**Exercise**
Pictures excluded, reproduce exactly the lines below from the one with "TRISECCIÓN DE UN ÁNGULO CON" through the one with "Cuando se hace", both included.

====================

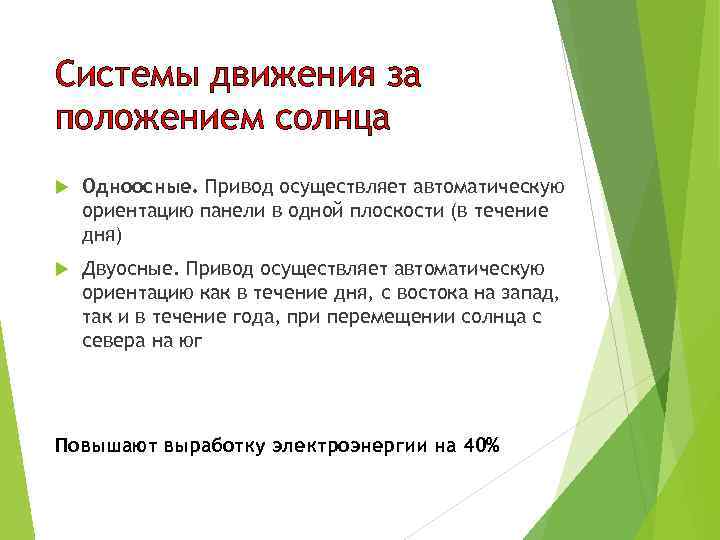 Системы движения за положением солнца

Одноосные. Привод осуществляет автоматическую ориентацию панели в одной плоскости (в течение дня)

Двуосные. Привод осуществляет автоматическую ориентацию как в течение дня, с востока на запад, так и в течение года, при перемещении солнца с севера на юг

Повышают выработку электроэнергии на 40%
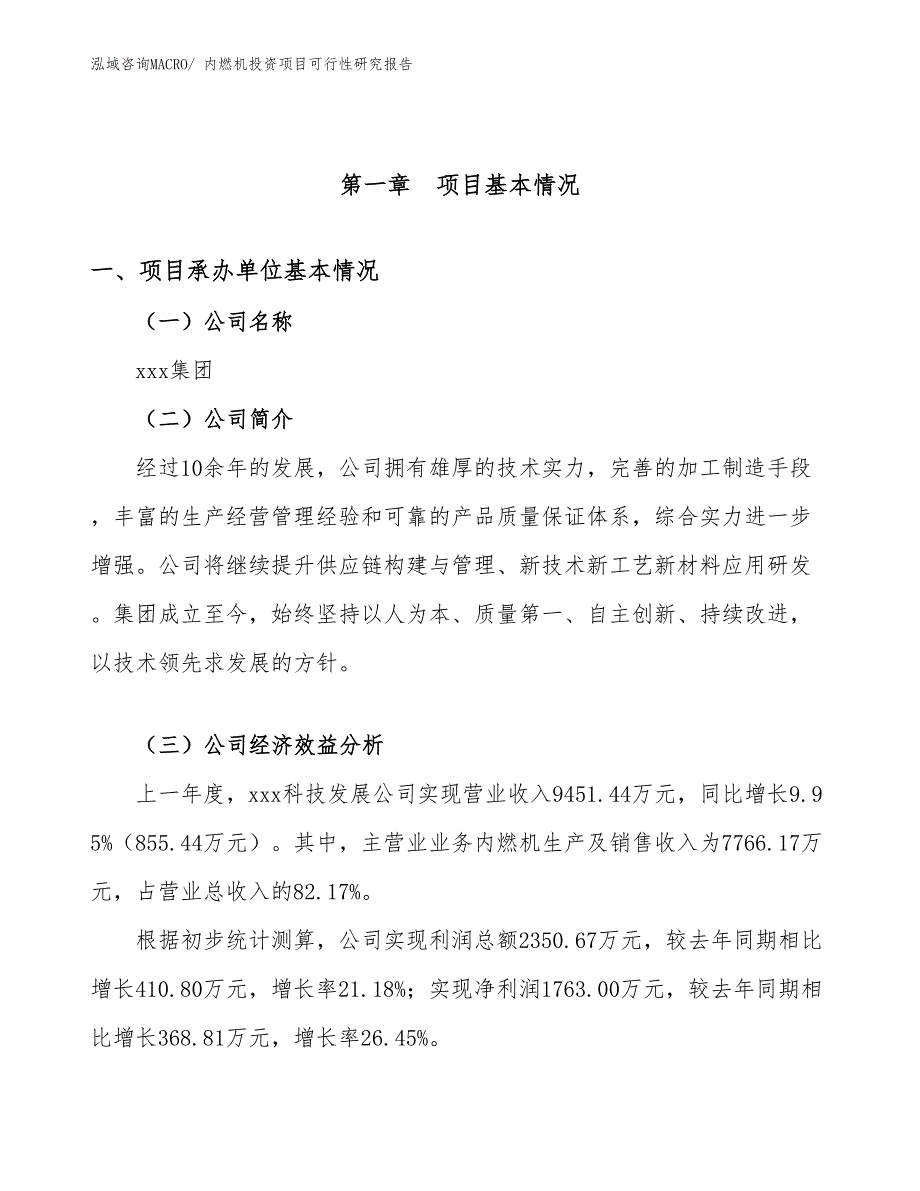 泓域咨询MACRO/ 内燃机投资项目可行性研究报告

第一章　项目基本情况

一、项目承办单位基本情况

（一）公司名称

xxx集团

（二）公司简介

经过10余年的发展，公司拥有雄厚的技术实力，完善的加工制造手段，丰富的生产经营管理经验和可靠的产品质量保证体系，综合实力进一步增强。公司将继续提升供应链构建与管理、新技术新工艺新材料应用研发。集团成立至今，始终坚持以人为本、质量第一、自主创新、持续改进，以技术领先求发展的方针。

（三）公司经济效益分析

上一年度，xxx科技发展公司实现营业收入9451.44万元，同比增长9.95%（855.44万元）。其中，主营业业务内燃机生产及销售收入为7766.17万元，占营业总收入的82.17%。

根据初步统计测算，公司实现利润总额2350.67万元，较去年同期相比增长410.80万元，增长率21.18%；实现净利润1763.00万元，较去年同期相比增长368.81万元，增长率26.45%。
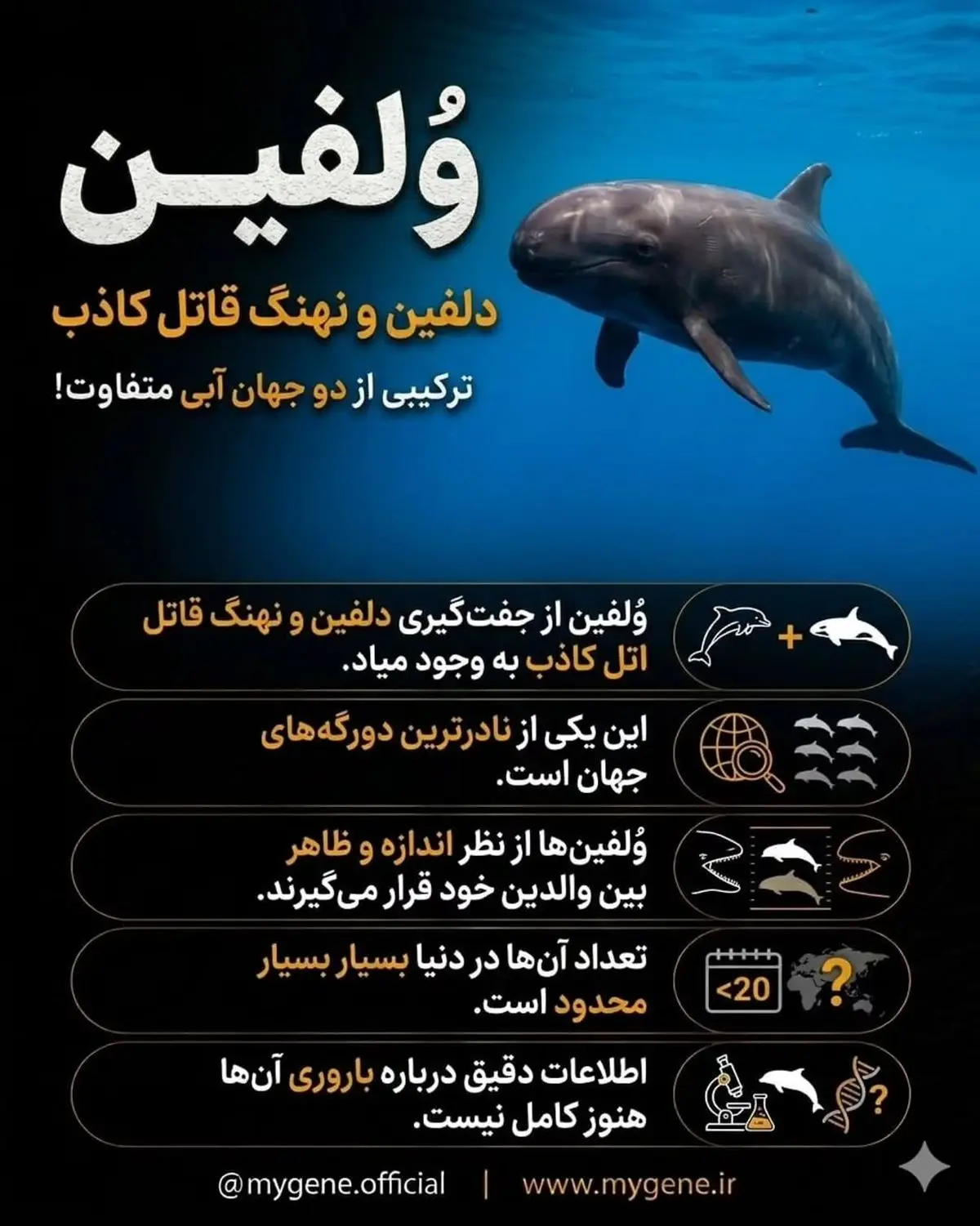 وُلفین

دلفین و نهنگ قاتل کاذب

ترکیبی از دو جهان آبی متفاوت!

+

وُلفین از جفت‌گیری دلفین و نهنگ قاتل اتل کاذب به وجود میاد.

این یکی از نادرترین دورگه‌های جهان است.

وُلفین‌ها از نظر اندازه و ظاهر بین والدین خود قرار می‌گیرند.

<20

?

تعداد آن‌ها در دنیا بسیار بسیار محدود است.

?

اطلاعات دقیق درباره باروری آن‌ها هنوز کامل نیست.

@mygene.official | www.mygene.ir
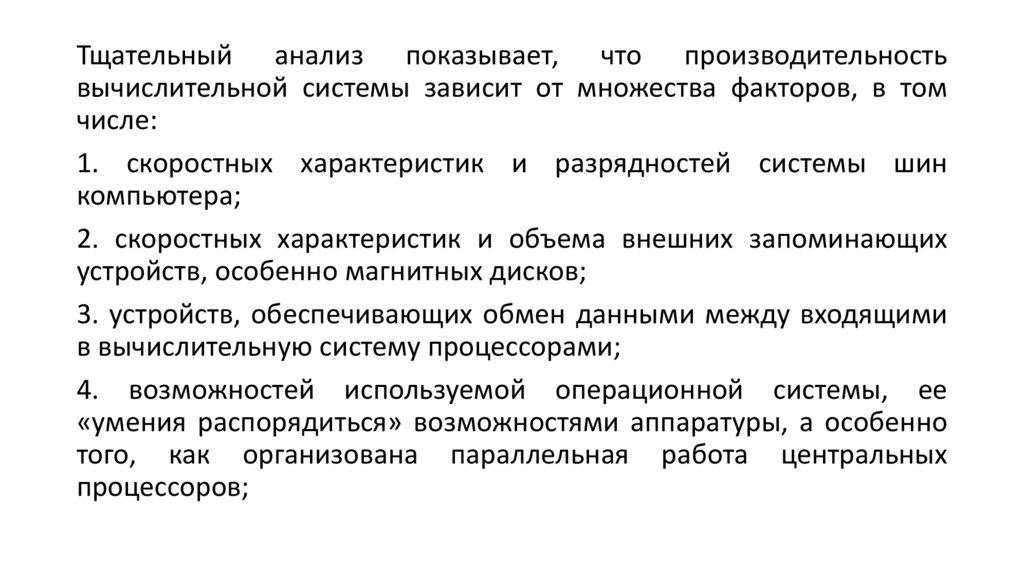 Тщательный анализ показывает, что производительность вычислительной системы зависит от множества факторов, в том числе:

1. скоростных характеристик и разрядностей системы шин компьютера;

2. скоростных характеристик и объема внешних запоминающих устройств, особенно магнитных дисков;

3. устройств, обеспечивающих обмен данными между входящими в вычислительную систему процессорами;

4. возможностей используемой операционной системы, ее «умения распорядиться» возможностями аппаратуры, а особенно того, как организована параллельная работа центральных процессоров;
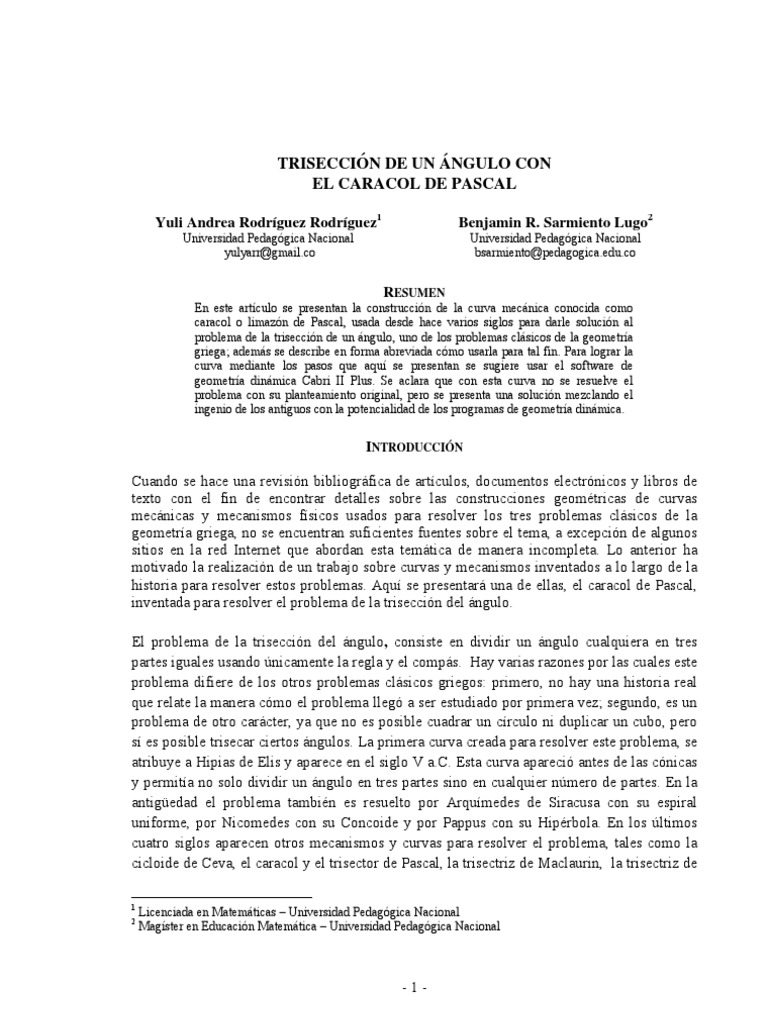 TRISECCIÓN DE UN ÁNGULO CON
EL CARACOL DE PASCAL

Yuli Andrea Rodríguez Rodríguez$^1$
Universidad Pedagógica Nacional
yulyarr@gmail.co

Benjamin R. Sarmiento Lugo$^2$
Universidad Pedagógica Nacional
bsarmiento@pedagogica.edu.co

RESUMEN

En este artículo se presentan la construcción de la curva mecánica conocida como caracol o limazón de Pascal, usada desde hace varios siglos para darle solución al problema de la trisección de un ángulo, uno de los problemas clásicos de la geometría griega; además se describe en forma abreviada cómo usarla para tal fin. Para lograr la curva mediante los pasos que aquí se presentan se sugiere usar el software de geometría dinámica Cabri II Plus. Se aclara que con esta curva no se resuelve el problema con su planteamiento original, pero se presenta una solución mezclando el ingenio de los antiguos con la potencialidad de los programas de geometría dinámica.

INTRODUCCIÓN

Cuando se hace una revisión bibliográfica de artículos, documentos electrónicos y libros de texto con el fin de encontrar detalles sobre las construcciones geométricas de curvas mecánicas y mecanismos físicos usados para resolver los tres problemas clásicos de la geometría griega, no se encuentran suficientes fuentes sobre el tema, a excepción de algunos sitios en la red Internet que abordan esta temática de manera incompleta. Lo anterior ha motivado la realización de un trabajo sobre curvas y mecanismos inventados a lo largo de la historia para resolver estos problemas. Aquí se presentará una de ellas, el caracol de Pascal, inventada para resolver el problema de la trisección del ángulo.

El problema de la trisección del ángulo, consiste en dividir un ángulo cualquiera en tres partes iguales usando únicamente la regla y el compás. Hay varias razones por las cuales este problema difiere de los otros problemas clásicos griegos: primero, no hay una historia real que relate la manera cómo el problema llegó a ser estudiado por primera vez; segundo, es un problema de otro carácter, ya que no es posible cuadrar un círculo ni duplicar un cubo, pero sí es posible trisecar ciertos ángulos. La primera curva creada para resolver este problema, se atribuye a Hipias de Elis y aparece en el siglo V a.C. Esta curva apareció antes de las cónicas y permitía no solo dividir un ángulo en tres partes sino en cualquier número de partes. En la antigüedad el problema también es resuelto por Arquímedes de Siracusa con su espiral uniforme, por Nicomedes con su Concoide y por Pappus con su Hipérbola. En los últimos cuatro siglos aparecen otros mecanismos y curvas para resolver el problema, tales como la cicloide de Ceva, el caracol y el trisector de Pascal, la trisectriz de Maclaurin, la trisectriz de

$^1$ Licenciada en Matemáticas – Universidad Pedagógica Nacional
$^2$ Magíster en Educación Matemática – Universidad Pedagógica Nacional

- 1 -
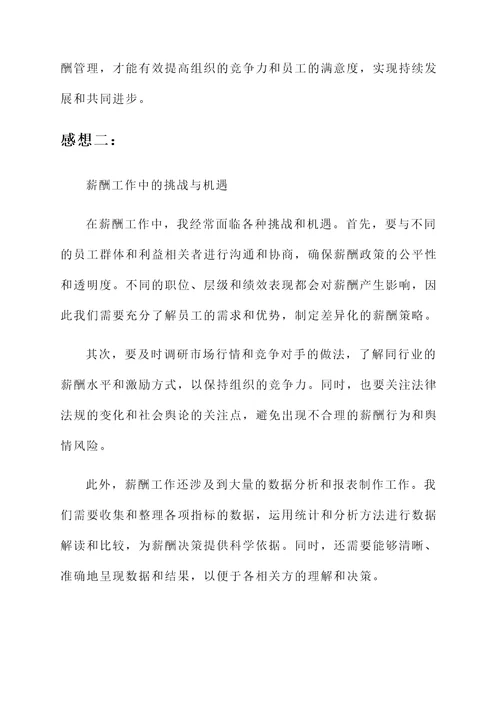 酬管理，才能有效提高组织的竞争力和员工的满意度，实现持续发展和共同进步。

感想二：

薪酬工作中的挑战与机遇

在薪酬工作中，我经常面临各种挑战和机遇。首先，要与不同的员工群体和利益相关者进行沟通和协商，确保薪酬政策的公平性和透明度。不同的职位、层级和绩效表现都会对薪酬产生影响，因此我们需要充分了解员工的需求和优势，制定差异化的薪酬策略。

其次，要及时调研市场行情和竞争对手的做法，了解同行业的薪酬水平和激励方式，以保持组织的竞争力。同时，也要关注法律法规的变化和社会舆论的关注点，避免出现不合理的薪酬行为和舆情风险。

此外，薪酬工作还涉及到大量的数据分析和报表制作工作。我们需要收集和整理各项指标的数据，运用统计和分析方法进行数据解读和比较，为薪酬决策提供科学依据。同时，还需要能够清晰、准确地呈现数据和结果，以便于各相关方的理解和决策。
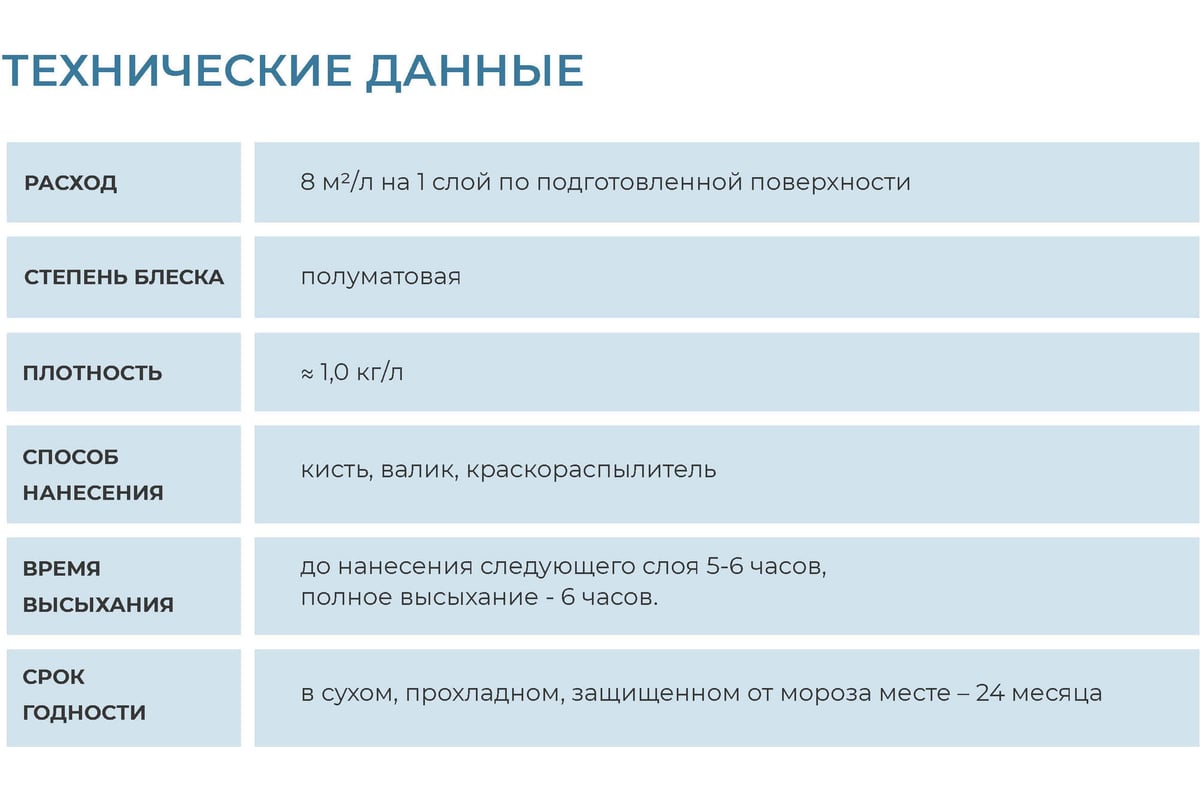 ТЕХНИЧЕСКИЕ ДАННЫЕ

| | |
|---|---|
| РАСХОД | 8 м²/л на 1 слой по подготовленной поверхности |
| СТЕПЕНЬ БЛЕСКА | полуматовая |
| ПЛОТНОСТЬ | ≈ 1,0 кг/л |
| СПОСОБ НАНЕСЕНИЯ | кисть, валик, краскораспылитель |
| ВРЕМЯ ВЫСЫХАНИЯ | до нанесения следующего слоя 5-6 часов, полное высыхание - 6 часов. |
| СРОК ГОДНОСТИ | в сухом, прохладном, защищенном от мороза месте – 24 месяца |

====================

**Result of this task**
 TRISECCIÓN DE UN ÁNGULO CON
EL CARACOL DE PASCAL

Yuli Andrea Rodríguez Rodríguez$^1$
Universidad Pedagógica Nacional
yulyarr@gmail.co

Benjamin R. Sarmiento Lugo$^2$
Universidad Pedagógica Nacional
bsarmiento@pedagogica.edu.co

RESUMEN

En este artículo se presentan la construcción de la curva mecánica conocida como caracol o limazón de Pascal, usada desde hace varios siglos para darle solución al problema de la trisección de un ángulo, uno de los problemas clásicos de la geometría griega; además se describe en forma abreviada cómo usarla para tal fin. Para lograr la curva mediante los pasos que aquí se presentan se sugiere usar el software de geometría dinámica Cabri II Plus. Se aclara que con esta curva no se resuelve el problema con su planteamiento original, pero se presenta una solución mezclando el ingenio de los antiguos con la potencialidad de los programas de geometría dinámica.

INTRODUCCIÓN

Cuando se hace una revisión bibliográfica de artículos, documentos electrónicos y libros de texto con el fin de encontrar detalles sobre las construcciones geométricas de curvas mecánicas y mecanismos físicos usados para resolver los tres problemas clásicos de la geometría griega, no se encuentran suficientes fuentes sobre el tema, a excepción de algunos sitios en la red Internet que abordan esta temática de manera incompleta. Lo anterior ha motivado la realización de un trabajo sobre curvas y mecanismos inventados a lo largo de la historia para resolver estos problemas. Aquí se presentará una de ellas, el caracol de Pascal, inventada para resolver el problema de la trisección del ángulo.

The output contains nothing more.